The most significant development in Staunton-on-wye in recent years is OakChurch, the local farm shop-cum-superstore. Despite its humble beginnings as a roadside shack selling strawberries and other soft fruit it has grown into a business selling everything from garden supplies to home decor. The sale of soft fruit still makes up a large portion of the business. This can be seen in the many hectares of local farmland that have been converted to polytunnels, resulting in Staunton's unglamorous nickname of "Staunton-on-plastic"!

== History ==
Staunton was inhabited until 1089 AD. The parish church dates from around 1190–1200, when King Richard I was on crusades, and several of Herefordshire's other churches are thought to have been founded. The nave has round-headed doorways with a small lancet. Some of the windows date from 14th century. The west tower has a pyramidal roof constructed in about 1300 to which oak panelling was added in 17th century. The church was burgled in 1992 when six invaluable medallions from the Reformation were stolen. Two bay arcades remain from the demolished north transept which was a chapel. Modernisation has replaced the windows in the 18th century chancel.

The village itself is fairly unusual as it has huge Victorian mansions within it. Within the medieval parish there is a small school and the grade I listed church of St Mary.

Located nearby is a nature area known as The Scar, situated on the banks of the River Wye. Included is a sheer 100 feet drop net to the river. The Scar is considered dangerous to children. There was a small station in the early 1900s consisting of staff who would warn the major towns and cities downstream of the impending flood waters of the large River Wye.

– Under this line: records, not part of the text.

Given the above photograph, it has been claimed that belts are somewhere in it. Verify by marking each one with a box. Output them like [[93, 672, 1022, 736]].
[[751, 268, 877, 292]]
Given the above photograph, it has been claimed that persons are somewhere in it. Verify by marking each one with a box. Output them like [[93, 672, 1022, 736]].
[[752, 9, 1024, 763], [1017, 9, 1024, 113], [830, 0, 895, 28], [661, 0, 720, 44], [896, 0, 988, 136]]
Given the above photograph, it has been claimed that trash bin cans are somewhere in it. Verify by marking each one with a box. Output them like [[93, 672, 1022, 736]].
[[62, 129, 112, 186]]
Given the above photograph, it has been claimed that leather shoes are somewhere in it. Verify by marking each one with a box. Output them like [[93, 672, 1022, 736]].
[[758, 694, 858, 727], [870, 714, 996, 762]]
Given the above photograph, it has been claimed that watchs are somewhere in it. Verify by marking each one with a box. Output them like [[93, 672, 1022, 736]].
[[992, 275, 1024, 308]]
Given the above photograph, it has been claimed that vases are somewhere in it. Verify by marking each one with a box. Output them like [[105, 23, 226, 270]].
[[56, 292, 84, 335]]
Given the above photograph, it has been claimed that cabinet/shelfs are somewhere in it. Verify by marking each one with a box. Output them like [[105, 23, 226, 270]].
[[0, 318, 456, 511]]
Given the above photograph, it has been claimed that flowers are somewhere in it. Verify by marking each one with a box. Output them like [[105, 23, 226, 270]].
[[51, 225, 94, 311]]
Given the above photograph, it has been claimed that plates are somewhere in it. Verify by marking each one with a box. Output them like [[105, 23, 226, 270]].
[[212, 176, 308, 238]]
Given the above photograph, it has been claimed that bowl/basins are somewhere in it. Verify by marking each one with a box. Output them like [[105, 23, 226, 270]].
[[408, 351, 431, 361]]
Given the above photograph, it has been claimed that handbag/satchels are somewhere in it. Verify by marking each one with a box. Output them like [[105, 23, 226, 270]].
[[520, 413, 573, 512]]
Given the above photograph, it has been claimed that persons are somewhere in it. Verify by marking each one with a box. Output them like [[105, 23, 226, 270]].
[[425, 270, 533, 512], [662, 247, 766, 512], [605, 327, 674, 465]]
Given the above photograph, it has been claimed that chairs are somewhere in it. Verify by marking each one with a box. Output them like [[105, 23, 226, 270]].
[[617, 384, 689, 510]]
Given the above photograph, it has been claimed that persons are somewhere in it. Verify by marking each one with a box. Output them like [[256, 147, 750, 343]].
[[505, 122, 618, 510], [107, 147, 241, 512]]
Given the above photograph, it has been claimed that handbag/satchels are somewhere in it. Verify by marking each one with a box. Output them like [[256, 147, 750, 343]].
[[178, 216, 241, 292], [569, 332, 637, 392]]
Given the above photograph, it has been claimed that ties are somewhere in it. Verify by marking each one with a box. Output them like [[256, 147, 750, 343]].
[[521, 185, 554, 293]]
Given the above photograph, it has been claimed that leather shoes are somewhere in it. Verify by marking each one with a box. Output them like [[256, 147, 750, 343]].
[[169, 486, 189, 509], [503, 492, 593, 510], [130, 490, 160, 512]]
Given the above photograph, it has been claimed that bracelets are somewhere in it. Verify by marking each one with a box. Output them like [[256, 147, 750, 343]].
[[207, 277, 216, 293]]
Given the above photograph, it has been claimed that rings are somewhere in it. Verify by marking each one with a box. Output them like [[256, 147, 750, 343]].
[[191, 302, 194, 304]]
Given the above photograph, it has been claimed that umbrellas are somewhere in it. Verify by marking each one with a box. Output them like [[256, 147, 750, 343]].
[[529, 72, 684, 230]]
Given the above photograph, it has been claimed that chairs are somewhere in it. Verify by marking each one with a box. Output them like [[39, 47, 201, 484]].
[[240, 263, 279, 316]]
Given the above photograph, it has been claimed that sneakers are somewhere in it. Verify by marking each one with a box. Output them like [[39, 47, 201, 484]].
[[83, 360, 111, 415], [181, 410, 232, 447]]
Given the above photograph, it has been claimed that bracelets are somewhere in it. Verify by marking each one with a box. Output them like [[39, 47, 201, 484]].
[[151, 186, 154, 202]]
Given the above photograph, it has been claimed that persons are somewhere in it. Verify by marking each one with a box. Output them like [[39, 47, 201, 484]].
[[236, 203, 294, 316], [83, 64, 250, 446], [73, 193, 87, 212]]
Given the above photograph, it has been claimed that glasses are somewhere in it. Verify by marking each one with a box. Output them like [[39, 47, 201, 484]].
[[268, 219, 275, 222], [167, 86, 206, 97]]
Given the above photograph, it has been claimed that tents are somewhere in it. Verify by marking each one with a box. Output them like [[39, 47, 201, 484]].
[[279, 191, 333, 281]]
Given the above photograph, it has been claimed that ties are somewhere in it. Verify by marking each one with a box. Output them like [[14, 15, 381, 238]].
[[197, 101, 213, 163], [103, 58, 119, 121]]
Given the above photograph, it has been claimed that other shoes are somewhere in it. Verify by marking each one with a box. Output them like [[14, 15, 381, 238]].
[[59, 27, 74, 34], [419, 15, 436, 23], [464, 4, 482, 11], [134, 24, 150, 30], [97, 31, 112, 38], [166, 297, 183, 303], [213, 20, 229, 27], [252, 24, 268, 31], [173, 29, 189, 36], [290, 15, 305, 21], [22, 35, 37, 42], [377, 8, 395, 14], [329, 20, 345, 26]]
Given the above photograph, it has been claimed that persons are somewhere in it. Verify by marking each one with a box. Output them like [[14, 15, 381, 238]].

Staunton has historically been a village notorious for harbouring a shallow gene pool. This stereotype is likely to be because of an unintended after effect from the monetary legacy of G. Jarvis who bequeathed a large amount of money to the area in the 1800s. It is understood that families married close relatives in order to prevent the wealth from flowing out of the village. Still to this day, despite improvements in social mobility, it is not uncommon to find members of the village who are particularly closely related to one another.